As Demirzhiu has failed to meet his burden of proof required for a grant of asylum, he has necessarily failed to meet the “more stringent” burden of proof required for withholding of removal. Therefore, we affirm the denial of Demirzhiu’s application for withholding of removal.
V.
Demirzhiu also challenges the immigration court’s decision that he was ineligible for Convention Against Torture relief. Demirzhiu argues that the immigration court incorrectly placed the burden on him to show that he would be tortured anywhere in Albania. We must uphold the BIA’s determination denying Convention Against Torture relief, unless it is “manifestly contrary to the law.” Castellano-Chacon, 341 F.3d at 552 (“This court applies the same standard of review when dealing with claims under 8 C.F.R. § 208.16(c) pursuant to the Convention Against Torture as it does when reviewing claims under 8 U.S.C. § 1231(b)(3) [withholding of removal].”).

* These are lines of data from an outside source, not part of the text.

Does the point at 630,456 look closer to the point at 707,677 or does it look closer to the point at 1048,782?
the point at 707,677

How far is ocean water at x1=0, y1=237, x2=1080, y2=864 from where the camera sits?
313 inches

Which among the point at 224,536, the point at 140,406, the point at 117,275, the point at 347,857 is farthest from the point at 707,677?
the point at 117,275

For an alien to obtain Convention Against Torture relief, “the burden of proof is on the applicant for withholding of removal [under the Convention Against Torture] to establish that it is more likely than not that he or she would be tortured if removed to the proposed country of removal.” 8 C.F.R. § 208.16(c)(2). In determining whether the applicant has met his or her burden, “the testimony of the applicant, if credible, may be sufficient to sustain the burden of proof without corroboration.” 8 C.F.R. § 208.16(c)(2). Demirzhiu has presented no credible evidence that would demonstrate he is likely to suffer future torture upon his return to Albania. Accordingly, we do not find the denial of Demirzhiu’s claim for Convention Against Torture relief to be “manifestly contrary to the law.”
VI.
For the foregoing reasons, we affirm the decision of the Board of Immigration Appeals.